Figure 1: Interaction of streaming plasma flow with a Magsail. From Jordan Kare NIAC report [8].

The assumption that the moving magnetic field of the Magsail, seen in the frame of the beam as an electric field, ionizes the incoming neutral beam particles must be quantified.


Since beam divergence is fundamentally limited, high accelerations can be used to insure the sail will stay within the beam until it reaches the desired final velocity, even with microradian divergence. This leads to ultrahigh, 105 g’s, 106 m/s2 to accelerate to 0.06 c. The Starshot system, a laser beam-driven 1 gram sail with the goal of reaching 0.2c, has been quantified in a detailed system model by Kevin Parkin [9]. It too uses 105-106 g’s. Magsail-beam interaction remains an aspect of this concept that needs further study, probably by simulations. This promising method for interstellar travel should receive further attention.


1. G.A. Landis, “Optics and Materials Considerations for Laser-Propelled Lightsail,” IAA-89-664, 1989.
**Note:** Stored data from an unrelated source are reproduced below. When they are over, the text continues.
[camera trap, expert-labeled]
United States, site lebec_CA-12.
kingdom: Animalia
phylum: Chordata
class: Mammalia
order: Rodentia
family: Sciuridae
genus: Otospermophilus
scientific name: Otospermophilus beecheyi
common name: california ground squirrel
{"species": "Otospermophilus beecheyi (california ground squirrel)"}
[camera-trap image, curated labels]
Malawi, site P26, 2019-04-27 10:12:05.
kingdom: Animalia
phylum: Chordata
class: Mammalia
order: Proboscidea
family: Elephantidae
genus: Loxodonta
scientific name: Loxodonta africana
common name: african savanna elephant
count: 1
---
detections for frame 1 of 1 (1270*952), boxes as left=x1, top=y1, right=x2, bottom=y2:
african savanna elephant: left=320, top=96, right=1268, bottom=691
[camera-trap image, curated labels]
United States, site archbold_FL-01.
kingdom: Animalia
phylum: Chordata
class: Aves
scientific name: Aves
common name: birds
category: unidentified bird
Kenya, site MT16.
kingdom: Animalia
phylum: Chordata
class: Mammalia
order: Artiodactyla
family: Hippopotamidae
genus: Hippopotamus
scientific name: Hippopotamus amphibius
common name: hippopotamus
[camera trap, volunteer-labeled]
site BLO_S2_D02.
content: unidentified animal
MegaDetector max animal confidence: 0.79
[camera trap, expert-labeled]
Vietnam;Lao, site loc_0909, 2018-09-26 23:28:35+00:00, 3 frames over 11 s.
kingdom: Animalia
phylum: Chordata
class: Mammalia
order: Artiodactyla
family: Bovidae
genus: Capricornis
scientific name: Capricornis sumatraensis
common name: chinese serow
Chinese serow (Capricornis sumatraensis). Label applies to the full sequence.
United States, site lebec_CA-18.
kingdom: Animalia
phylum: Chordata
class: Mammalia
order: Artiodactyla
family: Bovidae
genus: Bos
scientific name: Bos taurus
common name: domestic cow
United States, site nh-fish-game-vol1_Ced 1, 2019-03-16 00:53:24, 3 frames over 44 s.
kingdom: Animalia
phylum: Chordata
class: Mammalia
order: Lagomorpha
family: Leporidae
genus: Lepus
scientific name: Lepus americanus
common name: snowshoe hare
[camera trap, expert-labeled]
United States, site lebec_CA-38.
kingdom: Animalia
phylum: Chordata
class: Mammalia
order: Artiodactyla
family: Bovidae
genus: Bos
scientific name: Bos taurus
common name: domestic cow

2. G. Nordley and A. J. Crowl, “Mass Beam Propulsion, An Overview”, JBIS 68, pp. 153-166, 2015.

3. Alan Mole, “One Kilogram Interstellar Colony Mission”, JBIS, 66, pp.381-387, 2013.

4. J, Benford, “Beam-Driven Sails and Divergence of Neutral Particle Beams” JBIS 70, pg. 449-452, 2017.

5. Report to the APS of the study on science and technology of directed energy weapons, Rev. Mod. Phys 59, number 3, part II, pg. 80,1987.

6. G. D. Nordley, “Relativistic Particle Beams for Interstellar Propulsion,” JBIS 46, pp 145-150,1993

7. Andrews, D. G. and R. M. Zubrin, “Magnetic Sails and Interstellar Travel”, JBIS 43, pp. 265-272, 1990

8. J. T. Kare, “High-acceleration Micro-scale Laser Sails for Interstellar Propulsion,” Final Report NIAC RG#07600-070, 2002. Accessed 03 Dec 2018.

9. K. L. G. Parkin, “The Breakthrough Starshot System Model”, Acta Astronautica 152, 370-384, 2018.